The AWS console lists the services available. For Machine Learning there are a range of options.

One of the services available is Amazon Rekognition. This is what we have used when writing our previous blog posts.

Amazon Rekognition enables you to analyse images

One of the things Rekognition does is object detection. We have written about using Rekognition in a previous post.

Our initial experiments were done on the basis of uploading single images at a time and looking at the output. The next step is to work out how to submit a batch of images and get output from that. AWS doesn’t have an interface that allows you to upload a batch. We have batches of images stored in the Cloud (using the ‘S3’ service), and so we need to pass sets of images from S3 to the Rekognition service and store the resulting label predictions (outputs). We also need to figure out how to provide these predictions to our contributors in a user friendly display.

S3 provides a storage facility (‘buckets’), where we have uploaded images from our Labs participants

After substantial research into approaches that we could take, we decided to use the AWS Lambda and DynamoDB services along with Rekognition and S3. Lambda is a service that allows you to run code without having to set up the virtual machine infrastructure (it is often referred to as a serverless approach). We used some ‘blueprint’ Lambda code (written in Python) as the basis, and extended it for our purposes.
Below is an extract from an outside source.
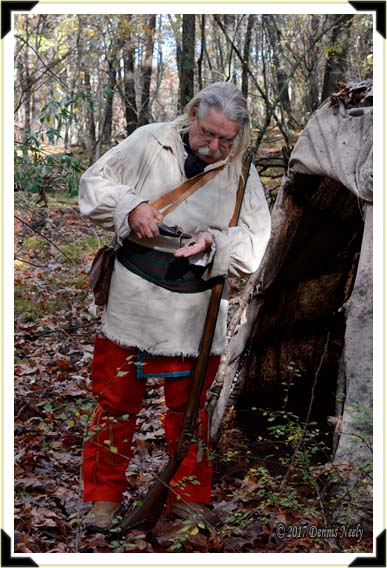 Standing outside his wigwam, a traditional woodsman measures powder with his hand.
One of the blueprints is for using Rekognition to detect faces

Using something like AWS does not mean that you get this type of facility out of the box. AWS provides the infrastructure and the interfaces are reasonably user friendly, but it does not provide a full blown application for doing Machine Learning. We have to do some development work in order to use Rekognition, or other ML tools, for a set of images.
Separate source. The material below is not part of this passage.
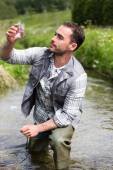 Biologist take a sample in a river in order to do some test — Stock Photo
A slice of the code – the images are taken from the S3 bucket and Rekognition provides a response with levels of confidence.

Lambda is set up so the code will run every time an image is placed in the S3 bucket. It then passes the output (label prediction) to another AWS service, called DynamoDB, which is a ‘NoSQL’ database.

DynamoDB output

In the above image you can see an excerpt from the output from running the Lambda code. This is for image U DX336-1-6.jpg (see below) and it has predicted ‘tree’ with a confidence level of 94.51 percent. Ideally we wanted to add the ‘bounding box’ which provides the co-ordinates for where the object is within the image.

Image from the Royal Conservatoire of Scotland showing bounding boxes to identify person and chair

We spent quite a bit of time trying to figure out how to add bounding boxes, and eventually realised that they are only added for some objects – Amazon Rekognition Image and Amazon Rekognition Video can return the bounding box for common object labels such as cars, furniture, apparel or pets, but the information isn’t returned for less common object labels. Quite how things are classed as more or less common is not clear. At the moment we are working on passing the bounding box information (when there is any) to our database output.

Image from Hull University Archives
Label predictions for the above image

Clearly for this image, it would be useful to have ‘memorial’ and ‘cross’ as label predictions, but these terms are absent. However, sometimes ML can provide terms that might not be used by the cataloguer, such as ‘tree’ or ‘monument’.

So we now have the ability to submit a batch of images, but currently the output is in JSON (the above output table is only provided if you upload the image individually). We are hoping to read the data and place the labels into our IIIF development interface.

The next step is to create a model using a subset of the images that our participants have provided. A key thing to understand is that in order to train a model so that it makes better predictions you need to provide labelled images. Therefore, if you want to try using ML, it is likely that part of the ML journey will require you to undertake a substantial amount of labelling if you don’t already have labelled images. Providing labelled content is the way that the algorithm learns. If we provided the above image and a batch of others like it and included a label of ‘memorial’ then that would make it more likely that other non-labelled images we input would be identified correctly. We could also include the more specific label ‘war memorial’ – but it would seem like a tall order for ML to distinguish war memorials from other types. Having said that, the fascinating thing is that often machines learn to detect patterns in a way that surpasses what humans can achieve. We can only give it a go and see what we get.

Thanks to Adrian Stevenson, one of the Hub Labs team, who took me through the technical processes outlined in this post.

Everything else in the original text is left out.